How many serious crashes or near-serious-crashes were you in in your prior cars without BSM? Assuming no other changes, that seems the most realistic measure of risk reduction.
You can’t measure the risk of a rare event like this. Accidents are (thankfully) rare events. There is too much variability with a single person. You can really only measure these risks across an entire fleet of cars. Rare events are Poisson distributed, which requires many observations to be significant.
So your question should be, across all cars, how many accidents have there been with and without blind spot monitors? Even then, it would be hard to control for all other factors (newer cars have blind spot monitoring, but are also safer in general, you need to compare similar years, traffic conditions, etc).
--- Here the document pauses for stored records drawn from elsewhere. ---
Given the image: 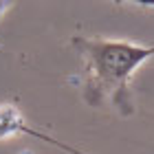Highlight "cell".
Masks as SVG:
<instances>
[{
    "instance_id": "obj_2",
    "label": "cell",
    "mask_w": 154,
    "mask_h": 154,
    "mask_svg": "<svg viewBox=\"0 0 154 154\" xmlns=\"http://www.w3.org/2000/svg\"><path fill=\"white\" fill-rule=\"evenodd\" d=\"M31 134H33V137H40V139H44V141H48V143H55V145H60L62 150H66V152H71V154H84V152L75 150V148H68V145H64V143H57L55 139H46L44 134H40V132H35V130H31Z\"/></svg>"
},
{
    "instance_id": "obj_1",
    "label": "cell",
    "mask_w": 154,
    "mask_h": 154,
    "mask_svg": "<svg viewBox=\"0 0 154 154\" xmlns=\"http://www.w3.org/2000/svg\"><path fill=\"white\" fill-rule=\"evenodd\" d=\"M73 42L88 57L86 99L97 106L106 97H110L123 115L134 112L128 82L132 73L154 55V46H141L119 40L112 42V40H84V38H75Z\"/></svg>"
}]
</instances>
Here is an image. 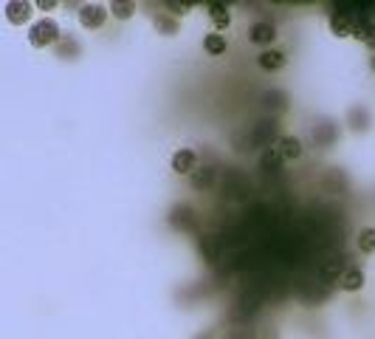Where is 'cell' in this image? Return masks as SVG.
Listing matches in <instances>:
<instances>
[{
  "label": "cell",
  "instance_id": "1",
  "mask_svg": "<svg viewBox=\"0 0 375 339\" xmlns=\"http://www.w3.org/2000/svg\"><path fill=\"white\" fill-rule=\"evenodd\" d=\"M60 40V26L51 20V17H43L37 23H31L28 28V43L34 48H48V46H57Z\"/></svg>",
  "mask_w": 375,
  "mask_h": 339
},
{
  "label": "cell",
  "instance_id": "2",
  "mask_svg": "<svg viewBox=\"0 0 375 339\" xmlns=\"http://www.w3.org/2000/svg\"><path fill=\"white\" fill-rule=\"evenodd\" d=\"M359 11H356V3H336L333 11H330V28L336 37H350L353 34V23H356Z\"/></svg>",
  "mask_w": 375,
  "mask_h": 339
},
{
  "label": "cell",
  "instance_id": "3",
  "mask_svg": "<svg viewBox=\"0 0 375 339\" xmlns=\"http://www.w3.org/2000/svg\"><path fill=\"white\" fill-rule=\"evenodd\" d=\"M198 224V212L189 207V204H178L172 212H169V226L172 229H181V232H192Z\"/></svg>",
  "mask_w": 375,
  "mask_h": 339
},
{
  "label": "cell",
  "instance_id": "4",
  "mask_svg": "<svg viewBox=\"0 0 375 339\" xmlns=\"http://www.w3.org/2000/svg\"><path fill=\"white\" fill-rule=\"evenodd\" d=\"M277 139V122L274 119H260L251 130V147H271Z\"/></svg>",
  "mask_w": 375,
  "mask_h": 339
},
{
  "label": "cell",
  "instance_id": "5",
  "mask_svg": "<svg viewBox=\"0 0 375 339\" xmlns=\"http://www.w3.org/2000/svg\"><path fill=\"white\" fill-rule=\"evenodd\" d=\"M105 20H107L105 6H96V3H85V6H79V23H82L85 28H102Z\"/></svg>",
  "mask_w": 375,
  "mask_h": 339
},
{
  "label": "cell",
  "instance_id": "6",
  "mask_svg": "<svg viewBox=\"0 0 375 339\" xmlns=\"http://www.w3.org/2000/svg\"><path fill=\"white\" fill-rule=\"evenodd\" d=\"M248 40H251L254 46H271V43L277 40V28H274V23H268V20H257V23L248 28Z\"/></svg>",
  "mask_w": 375,
  "mask_h": 339
},
{
  "label": "cell",
  "instance_id": "7",
  "mask_svg": "<svg viewBox=\"0 0 375 339\" xmlns=\"http://www.w3.org/2000/svg\"><path fill=\"white\" fill-rule=\"evenodd\" d=\"M31 9L34 6L26 0H11V3H6V20L11 26H26L31 20Z\"/></svg>",
  "mask_w": 375,
  "mask_h": 339
},
{
  "label": "cell",
  "instance_id": "8",
  "mask_svg": "<svg viewBox=\"0 0 375 339\" xmlns=\"http://www.w3.org/2000/svg\"><path fill=\"white\" fill-rule=\"evenodd\" d=\"M336 139H339V127H336V122H319L316 127H313V142L324 150V147H330V145H336Z\"/></svg>",
  "mask_w": 375,
  "mask_h": 339
},
{
  "label": "cell",
  "instance_id": "9",
  "mask_svg": "<svg viewBox=\"0 0 375 339\" xmlns=\"http://www.w3.org/2000/svg\"><path fill=\"white\" fill-rule=\"evenodd\" d=\"M152 26H155V31L164 34V37H175V34L181 31V23H178L172 14H167V11L152 14Z\"/></svg>",
  "mask_w": 375,
  "mask_h": 339
},
{
  "label": "cell",
  "instance_id": "10",
  "mask_svg": "<svg viewBox=\"0 0 375 339\" xmlns=\"http://www.w3.org/2000/svg\"><path fill=\"white\" fill-rule=\"evenodd\" d=\"M263 108H265V110H274V113L288 110V93H285V90H280V88L265 90V93H263Z\"/></svg>",
  "mask_w": 375,
  "mask_h": 339
},
{
  "label": "cell",
  "instance_id": "11",
  "mask_svg": "<svg viewBox=\"0 0 375 339\" xmlns=\"http://www.w3.org/2000/svg\"><path fill=\"white\" fill-rule=\"evenodd\" d=\"M339 286H342L344 291H361V288H364V271H361L359 266L344 268L342 277H339Z\"/></svg>",
  "mask_w": 375,
  "mask_h": 339
},
{
  "label": "cell",
  "instance_id": "12",
  "mask_svg": "<svg viewBox=\"0 0 375 339\" xmlns=\"http://www.w3.org/2000/svg\"><path fill=\"white\" fill-rule=\"evenodd\" d=\"M195 162H198L195 150L181 147V150L172 156V170H175V172H181V175H186V172H192V170H195Z\"/></svg>",
  "mask_w": 375,
  "mask_h": 339
},
{
  "label": "cell",
  "instance_id": "13",
  "mask_svg": "<svg viewBox=\"0 0 375 339\" xmlns=\"http://www.w3.org/2000/svg\"><path fill=\"white\" fill-rule=\"evenodd\" d=\"M285 63H288L285 51H263V54L257 57V66H260L263 71H280Z\"/></svg>",
  "mask_w": 375,
  "mask_h": 339
},
{
  "label": "cell",
  "instance_id": "14",
  "mask_svg": "<svg viewBox=\"0 0 375 339\" xmlns=\"http://www.w3.org/2000/svg\"><path fill=\"white\" fill-rule=\"evenodd\" d=\"M198 249H201V257H204L206 263H218V260H221V244H218L215 235H204V238L198 241Z\"/></svg>",
  "mask_w": 375,
  "mask_h": 339
},
{
  "label": "cell",
  "instance_id": "15",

All of that to say — any single comment online is just an anecdote.
I agree. A scan of the research seems to suggest the risk reduction is bounded at around 40% on the high side of "potential risk avoided if all vehicles were equipped" with actual results of equipped cars coming in the range of 19-45% depending on the paper and type of accidents and aids focused upon.
Which is to say "quite meaningful", but when the absolute rate of serious crashes per driver is as low as it is, it's statistically impossible that driver aids are saving the typical individual driver from a serious crash multiple times in a driving lifetime, let alone multiple times since their introduction.
Another thing to think about is that “accidents” isn’t the only outcome that could be measured. I like my blind spot monitoring. But not necessarily because it makes me safer — I always turn my head to check blind spots anyway. But what it does do is make driving less stressful. Safety aids and driver assistance tools can make driving a better experience. That, in and of itself, is a worthwhile outcome.